KR20000066522A - Method of Driving for Plasma Addressed Liquid Crystal Display - Google Patents

Abstract

PURPOSE: A method for driving a plasma address liquid crystal display is provided to prevent a mis-discharge and abnormal discharge, and reduce a frequency of a driving pulse. CONSTITUTION: The driving method for a plasma address LCD which applies a pulse having a predetermined voltage level to a negative and positive electrodes. A scanning pulse is alternately applied to the negative and positive electrodes every horizontal period. The positive electrode and the negative electrode are changed according to the scanning pulse. Thereby, a mis-discharge and abnormal discharge are prevented, and a frequency of a driving pulse is reduced.

Description

{Method of Driving for Plasma Addressed Liquid Crystal Display}

BACKGROUND OF THE INVENTION 1. Field of the Invention The present invention relates to a method of driving a flat panel display, and more particularly, to a method of driving a plasma address liquid crystal display for preventing mis-discharge and miss discharge.

Recently, a liquid crystal display (hereinafter referred to as "LCD"), a field emission display (hereinafter referred to as "FED") and a plasma display panel (hereinafter referred to as "PDP") Such flat display devices are being actively developed. Among them, a plasma address liquid crystal display device (hereinafter referred to as " PALC ") and a PDP are attracting attention because they have excellent brightness and image quality and are advantageous for being larger than 40 inches.

Referring to FIG. 1, a PALC according to the related art includes a backlight unit, a plasma unit, and a liquid crystal unit. PALC uses plasma discharge like PDP, but differs from PDP in discharge conditions. The biggest difference is that the discharge area is different in size. For example, the discharge area of the PDP is the pixel area and the discharge area of the PALC is the scan line area. That is, it can be seen that the discharge area of the PALC is thousands of times larger than the discharge area of the PDP. As such, since PALCs generate discharges per scan line, it is very important to generate uniform and stable discharges. Detailed description thereof will be described later.

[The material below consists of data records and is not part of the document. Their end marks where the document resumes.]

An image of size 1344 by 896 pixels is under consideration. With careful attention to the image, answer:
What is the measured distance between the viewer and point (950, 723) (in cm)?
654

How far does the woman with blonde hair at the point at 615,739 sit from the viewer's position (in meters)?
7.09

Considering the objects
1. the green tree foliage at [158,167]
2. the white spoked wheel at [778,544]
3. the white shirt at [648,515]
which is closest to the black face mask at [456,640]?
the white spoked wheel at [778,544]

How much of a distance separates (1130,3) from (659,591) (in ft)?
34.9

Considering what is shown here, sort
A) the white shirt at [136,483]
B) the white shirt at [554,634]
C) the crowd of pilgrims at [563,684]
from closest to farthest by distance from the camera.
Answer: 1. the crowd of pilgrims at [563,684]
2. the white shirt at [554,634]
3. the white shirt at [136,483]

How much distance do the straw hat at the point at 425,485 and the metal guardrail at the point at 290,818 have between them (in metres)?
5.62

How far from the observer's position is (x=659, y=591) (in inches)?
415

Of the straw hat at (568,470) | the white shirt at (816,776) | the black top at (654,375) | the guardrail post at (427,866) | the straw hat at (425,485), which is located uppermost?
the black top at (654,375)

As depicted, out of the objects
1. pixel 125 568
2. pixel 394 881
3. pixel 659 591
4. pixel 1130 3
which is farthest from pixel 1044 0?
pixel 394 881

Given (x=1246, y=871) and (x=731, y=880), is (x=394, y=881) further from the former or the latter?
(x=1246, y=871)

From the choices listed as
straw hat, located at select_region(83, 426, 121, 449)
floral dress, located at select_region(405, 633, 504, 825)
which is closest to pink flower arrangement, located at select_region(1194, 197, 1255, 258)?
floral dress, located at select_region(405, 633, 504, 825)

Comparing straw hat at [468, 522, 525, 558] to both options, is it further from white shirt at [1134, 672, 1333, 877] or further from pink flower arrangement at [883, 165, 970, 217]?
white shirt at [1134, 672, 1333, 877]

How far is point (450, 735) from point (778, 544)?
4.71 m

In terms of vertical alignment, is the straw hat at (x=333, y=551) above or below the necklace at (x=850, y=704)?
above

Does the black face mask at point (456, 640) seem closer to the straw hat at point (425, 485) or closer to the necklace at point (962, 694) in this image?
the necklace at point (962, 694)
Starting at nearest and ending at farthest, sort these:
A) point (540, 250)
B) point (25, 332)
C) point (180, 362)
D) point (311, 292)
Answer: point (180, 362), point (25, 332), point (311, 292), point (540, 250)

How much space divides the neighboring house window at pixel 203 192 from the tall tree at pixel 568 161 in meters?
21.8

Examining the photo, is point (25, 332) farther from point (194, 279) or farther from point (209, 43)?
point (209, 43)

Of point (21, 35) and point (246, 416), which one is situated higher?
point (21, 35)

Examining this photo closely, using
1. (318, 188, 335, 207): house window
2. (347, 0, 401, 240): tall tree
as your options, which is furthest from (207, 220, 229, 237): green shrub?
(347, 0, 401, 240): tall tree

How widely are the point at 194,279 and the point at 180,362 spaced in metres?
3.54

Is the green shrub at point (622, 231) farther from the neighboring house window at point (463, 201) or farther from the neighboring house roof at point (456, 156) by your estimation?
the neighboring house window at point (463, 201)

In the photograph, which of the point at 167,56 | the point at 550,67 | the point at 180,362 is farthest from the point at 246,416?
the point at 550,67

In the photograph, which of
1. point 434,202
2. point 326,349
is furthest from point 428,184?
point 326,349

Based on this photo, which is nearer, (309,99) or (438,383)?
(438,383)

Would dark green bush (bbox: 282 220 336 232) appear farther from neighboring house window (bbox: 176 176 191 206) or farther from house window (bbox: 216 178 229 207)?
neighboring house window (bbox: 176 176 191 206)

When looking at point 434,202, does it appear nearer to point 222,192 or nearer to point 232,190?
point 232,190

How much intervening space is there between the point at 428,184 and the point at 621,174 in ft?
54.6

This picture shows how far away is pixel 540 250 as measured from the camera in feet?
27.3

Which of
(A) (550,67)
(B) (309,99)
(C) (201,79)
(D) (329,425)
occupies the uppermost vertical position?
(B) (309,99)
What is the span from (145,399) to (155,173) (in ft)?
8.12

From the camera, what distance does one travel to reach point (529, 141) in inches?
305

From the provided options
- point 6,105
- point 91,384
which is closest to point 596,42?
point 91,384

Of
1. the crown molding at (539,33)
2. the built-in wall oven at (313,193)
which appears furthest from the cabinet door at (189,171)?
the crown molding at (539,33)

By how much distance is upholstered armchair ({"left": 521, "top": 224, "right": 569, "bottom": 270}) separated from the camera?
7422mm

The backlight unit 10 supplies light beams to the plasma unit and the liquid crystal unit. In addition, the plasma unit may include a first polarizing plate 22 attached to the lower substrate 24 to face the backlight unit 10, an anode A and a cathode K formed side by side on the lower substrate 24, and A barrier rib 34 is formed vertically on the lower substrate 4 to separate respective discharge channels, and an insulating film 36 is formed on the barrier rib 34. In one discharge channel, a pair of anodes (A) and cathodes (K) are arranged and filled with discharge gases such as He and Ne. The plasma unit serves as a switch element for changing the arrangement of the liquid crystal using the virtual electrode formed by the plasma discharge. In other words, the plasma unit performs a function of a switch element that is the same as a thin film transistor (“TFT”) of an LCD. Meanwhile, the liquid crystal module includes a liquid crystal layer 26 formed on the insulating film 36, a transparent electrode (ITO) 38 formed on the liquid crystal layer 26, and a color filter formed on the transparent electrode 38. A color filter 28, an upper substrate 30 formed on the color filter 28, and a second polarizing plate 32 attached to the upper substrate 30. The first and second polarizers 22 and 32 change the horizontal or vertical polarization characteristics of the light beam. In addition, the liquid crystal layer 26 adjusts the transmission amount of the light beam in response to an image signal applied according to the capacitance partial pressure ratio of the insulating layer 36 and the liquid crystal layer 26. At this time, a color filter 28 of red (hereinafter referred to as "R"), green (hereinafter referred to as "G"), and blue (hereinafter referred to as "B") is disposed on the transparent electrode 38. ) Is formed to achieve the desired color.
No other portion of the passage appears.